Figure 2Regulatory T cells, interleukin-10 (IL-10) and ILC3 critically limit dysregulated immune responses to commensal bacteria. Regulatory T cells (Treg) can differentiate in the thymus or periphery and limit immune cell responses to intestinal commensal bacteria through multiple mechanisms, including cytokine production, direct cell-to-cell contact and sequestering of growth factors. Further, IL-10 production by multiple cell types can directly promote anti-inflammatory responses from myeloid cells to limit intestinal inflammation.
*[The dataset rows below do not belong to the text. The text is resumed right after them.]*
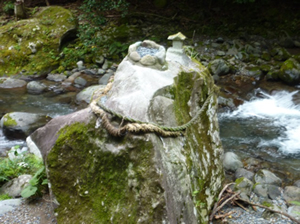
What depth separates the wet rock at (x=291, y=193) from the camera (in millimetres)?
4027

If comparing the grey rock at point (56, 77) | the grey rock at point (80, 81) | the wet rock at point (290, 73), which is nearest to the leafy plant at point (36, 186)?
the grey rock at point (80, 81)

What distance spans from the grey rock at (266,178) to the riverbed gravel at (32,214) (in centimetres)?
320

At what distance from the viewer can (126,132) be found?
2.33m

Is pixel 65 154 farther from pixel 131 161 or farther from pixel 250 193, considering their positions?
pixel 250 193

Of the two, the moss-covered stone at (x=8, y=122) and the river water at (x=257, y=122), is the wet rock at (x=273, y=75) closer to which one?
the river water at (x=257, y=122)

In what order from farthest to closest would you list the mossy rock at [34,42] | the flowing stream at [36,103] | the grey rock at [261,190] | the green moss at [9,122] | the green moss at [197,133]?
the mossy rock at [34,42], the flowing stream at [36,103], the green moss at [9,122], the grey rock at [261,190], the green moss at [197,133]

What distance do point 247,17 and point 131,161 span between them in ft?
35.3

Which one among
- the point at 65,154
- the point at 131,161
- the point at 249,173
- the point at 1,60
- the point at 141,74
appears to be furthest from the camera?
the point at 1,60

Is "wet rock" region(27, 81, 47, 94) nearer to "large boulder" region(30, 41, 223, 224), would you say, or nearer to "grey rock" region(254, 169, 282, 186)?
"large boulder" region(30, 41, 223, 224)

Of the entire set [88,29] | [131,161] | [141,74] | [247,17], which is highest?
[141,74]

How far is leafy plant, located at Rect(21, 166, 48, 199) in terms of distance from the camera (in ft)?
9.74

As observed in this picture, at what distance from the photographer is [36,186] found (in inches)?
121

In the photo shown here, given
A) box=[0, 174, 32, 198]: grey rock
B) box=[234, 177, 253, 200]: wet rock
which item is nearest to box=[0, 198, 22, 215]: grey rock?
box=[0, 174, 32, 198]: grey rock

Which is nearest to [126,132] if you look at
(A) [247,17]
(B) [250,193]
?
(B) [250,193]
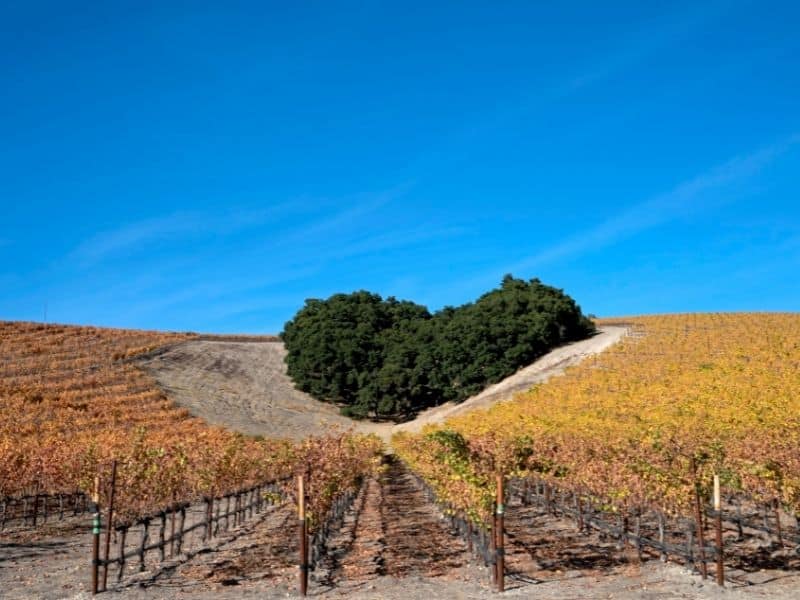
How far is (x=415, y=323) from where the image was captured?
84.6 m

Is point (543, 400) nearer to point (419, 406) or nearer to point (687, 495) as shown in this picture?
point (419, 406)

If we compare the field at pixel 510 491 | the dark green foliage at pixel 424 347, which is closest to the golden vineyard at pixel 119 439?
the field at pixel 510 491

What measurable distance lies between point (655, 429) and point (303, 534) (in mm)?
11953

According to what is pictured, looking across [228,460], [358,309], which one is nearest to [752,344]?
[358,309]

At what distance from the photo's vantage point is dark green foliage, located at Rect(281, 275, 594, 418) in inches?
2899

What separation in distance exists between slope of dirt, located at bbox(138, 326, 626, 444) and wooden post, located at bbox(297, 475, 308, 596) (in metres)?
49.8

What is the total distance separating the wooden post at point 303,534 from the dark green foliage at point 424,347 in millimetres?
58546

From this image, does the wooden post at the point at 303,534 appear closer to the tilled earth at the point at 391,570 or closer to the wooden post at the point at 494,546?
the tilled earth at the point at 391,570

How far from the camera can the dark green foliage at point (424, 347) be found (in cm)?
7362

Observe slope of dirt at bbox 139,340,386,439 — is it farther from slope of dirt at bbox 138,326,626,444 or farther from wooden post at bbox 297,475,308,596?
wooden post at bbox 297,475,308,596

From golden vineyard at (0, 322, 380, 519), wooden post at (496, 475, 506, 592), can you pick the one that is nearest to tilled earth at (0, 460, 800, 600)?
wooden post at (496, 475, 506, 592)

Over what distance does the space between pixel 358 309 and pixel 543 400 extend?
1435 inches

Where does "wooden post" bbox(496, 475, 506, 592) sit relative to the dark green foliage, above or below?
below

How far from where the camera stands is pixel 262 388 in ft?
265
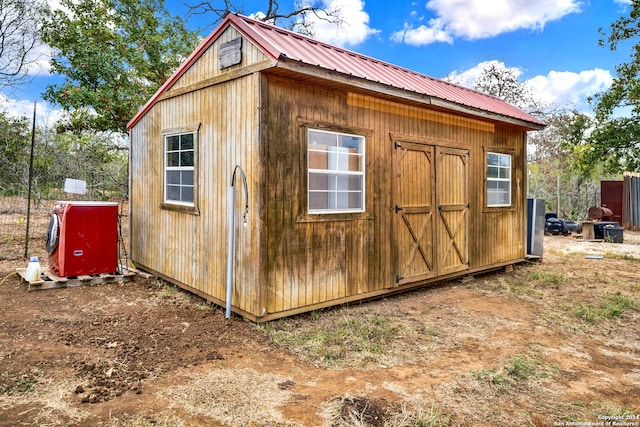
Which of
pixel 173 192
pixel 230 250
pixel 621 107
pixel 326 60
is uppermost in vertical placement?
pixel 621 107

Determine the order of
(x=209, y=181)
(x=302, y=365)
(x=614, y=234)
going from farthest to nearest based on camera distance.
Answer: (x=614, y=234), (x=209, y=181), (x=302, y=365)

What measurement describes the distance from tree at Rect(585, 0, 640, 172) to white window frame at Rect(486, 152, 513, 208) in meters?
7.58

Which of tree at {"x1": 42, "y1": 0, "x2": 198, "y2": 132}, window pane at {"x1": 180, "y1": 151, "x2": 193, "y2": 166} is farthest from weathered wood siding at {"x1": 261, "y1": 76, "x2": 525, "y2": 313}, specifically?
tree at {"x1": 42, "y1": 0, "x2": 198, "y2": 132}

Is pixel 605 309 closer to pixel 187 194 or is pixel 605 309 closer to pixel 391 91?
pixel 391 91

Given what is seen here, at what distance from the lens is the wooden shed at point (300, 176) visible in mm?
4227

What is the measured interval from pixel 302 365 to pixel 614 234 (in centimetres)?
1229

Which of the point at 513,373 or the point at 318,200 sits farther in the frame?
the point at 318,200

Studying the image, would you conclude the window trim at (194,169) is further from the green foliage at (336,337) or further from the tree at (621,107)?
the tree at (621,107)

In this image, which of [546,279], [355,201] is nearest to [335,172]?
[355,201]

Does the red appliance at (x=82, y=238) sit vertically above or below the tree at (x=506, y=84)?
below

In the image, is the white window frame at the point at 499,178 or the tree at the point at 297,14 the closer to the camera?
the white window frame at the point at 499,178

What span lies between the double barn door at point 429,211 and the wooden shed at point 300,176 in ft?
0.08

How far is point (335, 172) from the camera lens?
15.8ft

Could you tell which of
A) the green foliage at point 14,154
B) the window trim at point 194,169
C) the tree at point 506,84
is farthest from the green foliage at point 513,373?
the tree at point 506,84
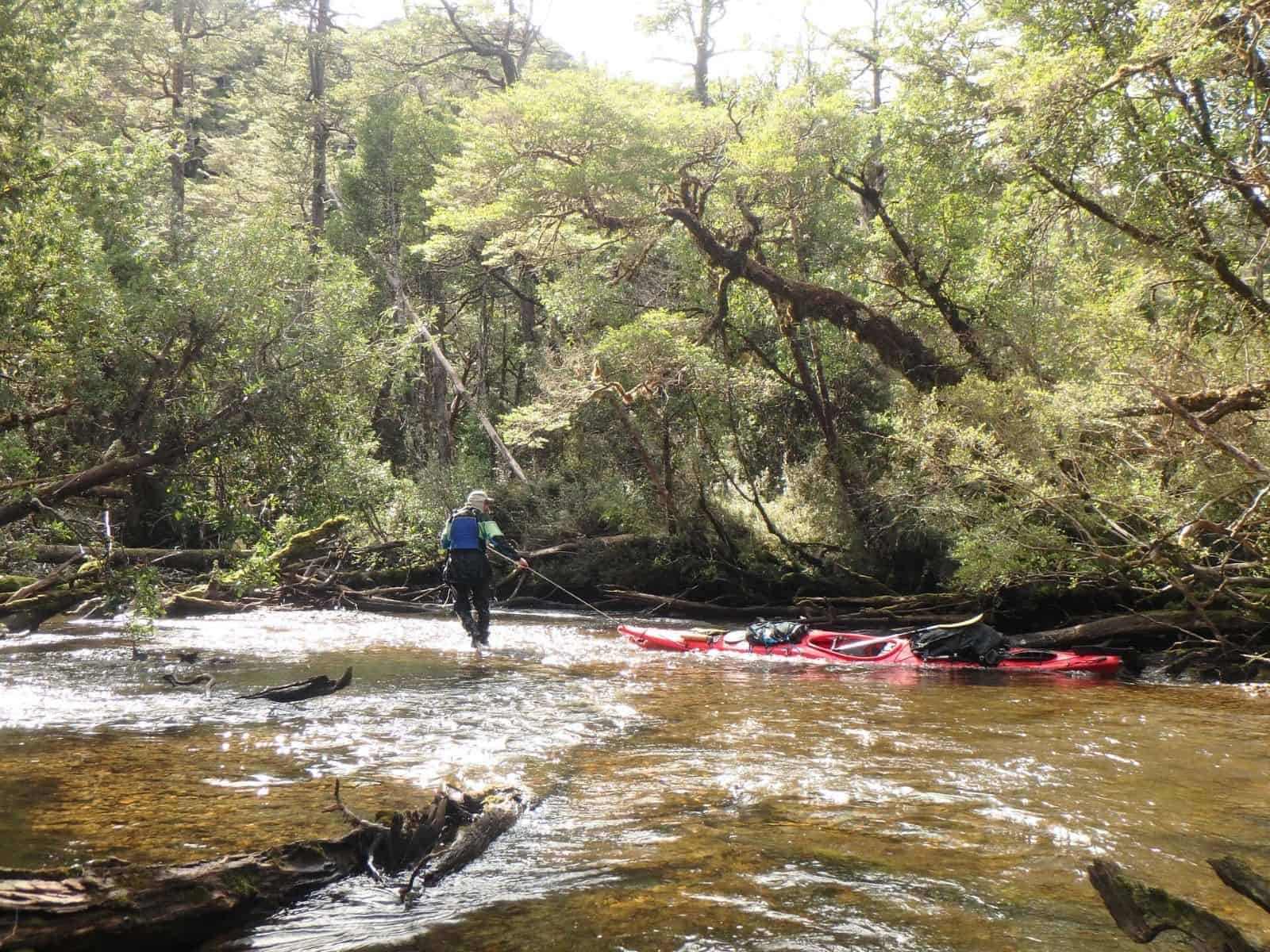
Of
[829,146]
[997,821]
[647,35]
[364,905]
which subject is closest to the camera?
[364,905]

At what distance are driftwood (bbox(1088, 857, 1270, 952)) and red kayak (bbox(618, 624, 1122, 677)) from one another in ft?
25.7

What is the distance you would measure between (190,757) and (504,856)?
266 centimetres

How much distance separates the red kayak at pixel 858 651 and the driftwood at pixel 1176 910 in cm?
784

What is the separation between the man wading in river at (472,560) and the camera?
11.1 m

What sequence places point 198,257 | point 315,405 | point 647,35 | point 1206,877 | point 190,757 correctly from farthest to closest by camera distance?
point 647,35 < point 198,257 < point 315,405 < point 190,757 < point 1206,877

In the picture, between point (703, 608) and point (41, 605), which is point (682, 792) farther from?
point (703, 608)

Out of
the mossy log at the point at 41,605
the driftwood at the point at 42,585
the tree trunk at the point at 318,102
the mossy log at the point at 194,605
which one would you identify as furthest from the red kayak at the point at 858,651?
the tree trunk at the point at 318,102

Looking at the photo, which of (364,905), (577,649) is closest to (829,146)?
(577,649)

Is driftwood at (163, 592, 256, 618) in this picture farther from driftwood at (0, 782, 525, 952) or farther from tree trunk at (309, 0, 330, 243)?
tree trunk at (309, 0, 330, 243)

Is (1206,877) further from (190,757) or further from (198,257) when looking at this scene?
(198,257)

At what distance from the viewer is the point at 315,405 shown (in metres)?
9.12

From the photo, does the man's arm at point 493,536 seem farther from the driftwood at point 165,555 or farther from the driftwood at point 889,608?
the driftwood at point 889,608

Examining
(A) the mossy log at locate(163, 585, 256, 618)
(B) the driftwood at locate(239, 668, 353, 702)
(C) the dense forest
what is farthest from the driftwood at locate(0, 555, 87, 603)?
(B) the driftwood at locate(239, 668, 353, 702)

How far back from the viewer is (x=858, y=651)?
10.9 meters
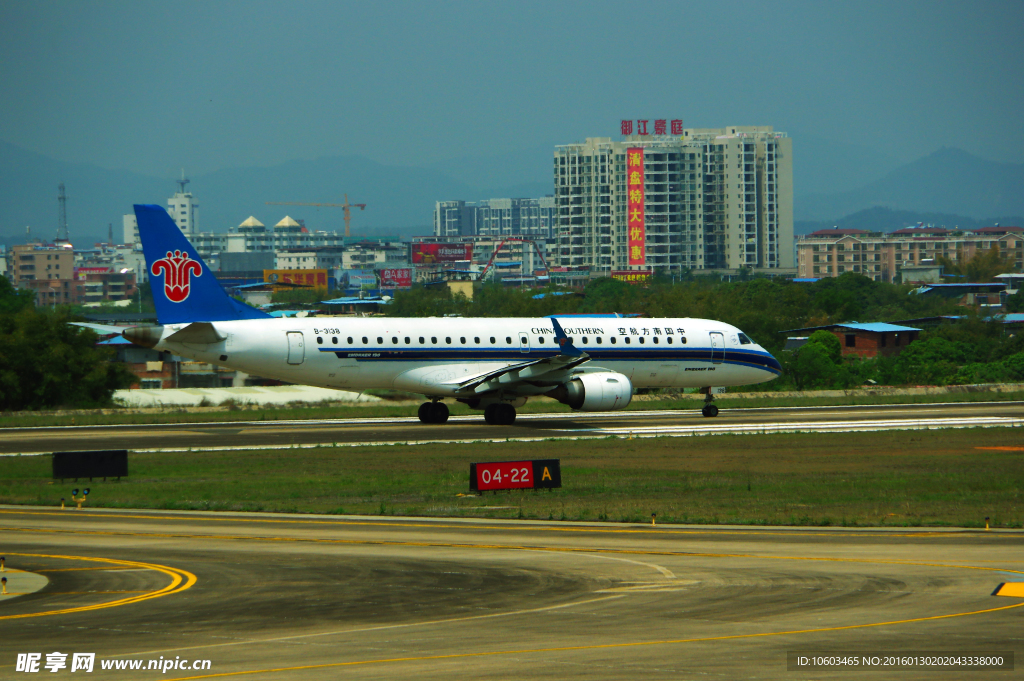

ILC3 can also directly limit proinflammatory T cells through MHCII-dependent interactions. iTreg, inducible regulatory T cell; nTreg, natural regulatory T cell. Identified genetic variants that result in a loss or gain of function mutation and are associated with very early onset inflammatory bowel disease are noted in orange boxes.